* [Required task]
Extract, exactly as written, all lines of the material below from the line that includes "As portrayed in this photo, from" through its last line.

* [Input rows]
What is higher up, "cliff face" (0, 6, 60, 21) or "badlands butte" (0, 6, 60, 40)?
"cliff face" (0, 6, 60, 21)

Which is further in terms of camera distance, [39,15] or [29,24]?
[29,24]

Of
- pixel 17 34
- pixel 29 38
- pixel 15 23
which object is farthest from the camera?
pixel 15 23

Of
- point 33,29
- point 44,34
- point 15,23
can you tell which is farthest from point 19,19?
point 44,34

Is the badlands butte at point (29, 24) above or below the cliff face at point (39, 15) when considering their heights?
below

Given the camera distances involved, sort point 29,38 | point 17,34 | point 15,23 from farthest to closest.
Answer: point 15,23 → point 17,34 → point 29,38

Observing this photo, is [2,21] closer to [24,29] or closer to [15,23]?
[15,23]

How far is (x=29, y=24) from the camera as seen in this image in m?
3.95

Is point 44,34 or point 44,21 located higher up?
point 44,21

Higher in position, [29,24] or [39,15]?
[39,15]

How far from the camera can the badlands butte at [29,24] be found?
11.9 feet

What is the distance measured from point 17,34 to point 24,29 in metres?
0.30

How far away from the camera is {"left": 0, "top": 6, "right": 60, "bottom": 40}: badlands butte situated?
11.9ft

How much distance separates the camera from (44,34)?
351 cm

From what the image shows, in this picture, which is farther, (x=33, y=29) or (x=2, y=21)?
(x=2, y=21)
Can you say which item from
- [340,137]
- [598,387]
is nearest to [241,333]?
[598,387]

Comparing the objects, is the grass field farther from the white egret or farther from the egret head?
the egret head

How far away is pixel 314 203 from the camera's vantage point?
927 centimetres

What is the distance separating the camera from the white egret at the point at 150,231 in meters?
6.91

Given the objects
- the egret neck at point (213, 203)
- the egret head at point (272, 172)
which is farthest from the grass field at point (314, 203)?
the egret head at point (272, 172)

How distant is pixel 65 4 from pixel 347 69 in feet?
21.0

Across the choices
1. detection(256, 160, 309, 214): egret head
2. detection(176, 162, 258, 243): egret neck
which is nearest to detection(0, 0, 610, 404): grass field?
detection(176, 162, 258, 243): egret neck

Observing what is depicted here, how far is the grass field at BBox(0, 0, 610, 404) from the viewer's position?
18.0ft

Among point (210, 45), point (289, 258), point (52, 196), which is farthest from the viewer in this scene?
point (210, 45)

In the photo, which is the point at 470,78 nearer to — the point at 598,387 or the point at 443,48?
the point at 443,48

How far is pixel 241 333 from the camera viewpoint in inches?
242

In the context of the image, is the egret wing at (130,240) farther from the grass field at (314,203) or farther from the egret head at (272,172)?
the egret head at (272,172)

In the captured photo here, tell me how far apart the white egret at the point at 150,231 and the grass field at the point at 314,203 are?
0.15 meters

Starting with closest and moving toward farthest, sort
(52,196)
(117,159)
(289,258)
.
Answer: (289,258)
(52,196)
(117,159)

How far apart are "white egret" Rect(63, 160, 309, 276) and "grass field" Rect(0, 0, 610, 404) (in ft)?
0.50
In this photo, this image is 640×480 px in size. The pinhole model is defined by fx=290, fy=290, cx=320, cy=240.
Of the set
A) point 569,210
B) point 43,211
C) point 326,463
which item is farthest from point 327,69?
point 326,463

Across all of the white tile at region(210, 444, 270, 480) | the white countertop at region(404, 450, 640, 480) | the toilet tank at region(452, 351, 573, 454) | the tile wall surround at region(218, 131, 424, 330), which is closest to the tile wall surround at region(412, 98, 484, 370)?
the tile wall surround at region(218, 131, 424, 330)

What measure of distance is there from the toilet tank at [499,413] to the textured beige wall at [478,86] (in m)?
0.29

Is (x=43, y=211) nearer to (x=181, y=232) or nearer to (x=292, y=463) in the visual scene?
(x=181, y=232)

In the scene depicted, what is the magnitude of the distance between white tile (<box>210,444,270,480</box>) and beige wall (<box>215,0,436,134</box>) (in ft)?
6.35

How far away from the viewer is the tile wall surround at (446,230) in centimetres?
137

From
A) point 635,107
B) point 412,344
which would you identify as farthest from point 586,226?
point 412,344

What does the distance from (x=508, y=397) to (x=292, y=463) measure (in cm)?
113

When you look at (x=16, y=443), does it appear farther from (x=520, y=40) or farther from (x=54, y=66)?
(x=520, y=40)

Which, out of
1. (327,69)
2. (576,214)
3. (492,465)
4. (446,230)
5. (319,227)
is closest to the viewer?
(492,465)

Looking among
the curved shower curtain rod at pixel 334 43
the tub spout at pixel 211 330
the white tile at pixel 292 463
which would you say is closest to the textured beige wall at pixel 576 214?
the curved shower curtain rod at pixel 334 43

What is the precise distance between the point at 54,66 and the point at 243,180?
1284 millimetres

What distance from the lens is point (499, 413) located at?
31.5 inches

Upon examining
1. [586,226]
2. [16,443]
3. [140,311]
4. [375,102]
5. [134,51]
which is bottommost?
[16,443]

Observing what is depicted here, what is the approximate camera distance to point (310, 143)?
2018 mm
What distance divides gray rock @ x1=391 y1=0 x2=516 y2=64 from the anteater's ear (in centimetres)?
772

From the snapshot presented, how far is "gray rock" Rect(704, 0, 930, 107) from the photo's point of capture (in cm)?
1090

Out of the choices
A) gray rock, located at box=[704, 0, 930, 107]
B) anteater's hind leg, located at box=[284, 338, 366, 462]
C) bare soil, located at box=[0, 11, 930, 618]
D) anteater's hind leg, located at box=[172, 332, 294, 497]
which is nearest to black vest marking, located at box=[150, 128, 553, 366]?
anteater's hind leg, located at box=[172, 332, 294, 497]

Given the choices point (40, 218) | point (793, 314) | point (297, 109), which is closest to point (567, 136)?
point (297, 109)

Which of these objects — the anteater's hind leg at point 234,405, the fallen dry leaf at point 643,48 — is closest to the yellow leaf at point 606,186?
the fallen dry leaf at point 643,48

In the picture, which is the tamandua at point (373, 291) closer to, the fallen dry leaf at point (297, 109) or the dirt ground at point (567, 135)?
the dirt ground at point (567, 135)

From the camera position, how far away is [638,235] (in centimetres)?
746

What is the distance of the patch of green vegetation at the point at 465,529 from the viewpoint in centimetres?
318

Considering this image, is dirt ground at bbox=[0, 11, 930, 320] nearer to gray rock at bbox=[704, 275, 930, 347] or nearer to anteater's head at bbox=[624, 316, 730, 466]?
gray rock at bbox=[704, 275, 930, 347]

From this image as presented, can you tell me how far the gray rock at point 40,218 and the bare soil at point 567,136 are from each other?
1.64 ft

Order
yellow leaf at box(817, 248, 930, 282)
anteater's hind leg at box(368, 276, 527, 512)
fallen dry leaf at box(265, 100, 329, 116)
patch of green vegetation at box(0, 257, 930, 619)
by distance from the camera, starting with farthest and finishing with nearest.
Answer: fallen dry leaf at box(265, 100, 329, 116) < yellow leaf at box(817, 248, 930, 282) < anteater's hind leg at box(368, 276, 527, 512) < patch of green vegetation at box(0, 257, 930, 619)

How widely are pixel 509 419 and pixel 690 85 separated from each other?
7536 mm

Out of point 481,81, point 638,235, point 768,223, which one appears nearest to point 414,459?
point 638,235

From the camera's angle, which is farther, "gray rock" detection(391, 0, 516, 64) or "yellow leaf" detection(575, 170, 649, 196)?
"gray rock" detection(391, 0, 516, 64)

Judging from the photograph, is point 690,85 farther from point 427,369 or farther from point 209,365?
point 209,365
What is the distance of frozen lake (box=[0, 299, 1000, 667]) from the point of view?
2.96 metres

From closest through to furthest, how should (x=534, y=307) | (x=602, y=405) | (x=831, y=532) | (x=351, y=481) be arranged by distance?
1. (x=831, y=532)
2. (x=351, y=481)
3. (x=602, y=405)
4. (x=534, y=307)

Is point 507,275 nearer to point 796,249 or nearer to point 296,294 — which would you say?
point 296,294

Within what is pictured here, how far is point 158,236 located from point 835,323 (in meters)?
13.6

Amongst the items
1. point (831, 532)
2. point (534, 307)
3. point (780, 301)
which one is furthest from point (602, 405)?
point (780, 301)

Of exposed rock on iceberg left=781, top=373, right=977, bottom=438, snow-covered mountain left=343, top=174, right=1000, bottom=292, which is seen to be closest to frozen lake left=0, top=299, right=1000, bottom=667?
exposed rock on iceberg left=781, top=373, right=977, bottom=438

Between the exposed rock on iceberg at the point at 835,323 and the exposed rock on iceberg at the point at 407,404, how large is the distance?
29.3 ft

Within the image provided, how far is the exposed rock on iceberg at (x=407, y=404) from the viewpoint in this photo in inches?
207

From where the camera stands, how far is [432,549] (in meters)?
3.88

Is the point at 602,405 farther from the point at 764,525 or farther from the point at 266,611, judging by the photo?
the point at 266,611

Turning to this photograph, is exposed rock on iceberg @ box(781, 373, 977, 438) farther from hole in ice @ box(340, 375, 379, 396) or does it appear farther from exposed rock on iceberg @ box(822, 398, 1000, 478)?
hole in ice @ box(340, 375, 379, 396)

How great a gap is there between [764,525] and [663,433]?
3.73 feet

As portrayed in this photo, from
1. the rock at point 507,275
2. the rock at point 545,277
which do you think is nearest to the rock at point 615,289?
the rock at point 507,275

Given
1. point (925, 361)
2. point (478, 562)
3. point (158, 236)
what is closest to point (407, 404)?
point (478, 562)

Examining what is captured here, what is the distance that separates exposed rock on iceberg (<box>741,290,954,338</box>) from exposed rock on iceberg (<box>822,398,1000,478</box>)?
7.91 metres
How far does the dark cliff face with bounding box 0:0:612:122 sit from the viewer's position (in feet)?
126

* [Complete output]
As portrayed in this photo, from
1. the rock at point 507,275
2. the rock at point 545,277
which do you think is nearest to the rock at point 615,289?
the rock at point 507,275

Given
1. point (925, 361)
2. point (478, 562)
3. point (158, 236)
what is closest to point (407, 404)?
point (478, 562)

Examining what is captured here, what is the distance that separates exposed rock on iceberg (<box>741,290,954,338</box>) from exposed rock on iceberg (<box>822,398,1000,478</box>)?
7.91 metres
How far does the dark cliff face with bounding box 0:0:612:122 sit from the viewer's position (in feet)?
126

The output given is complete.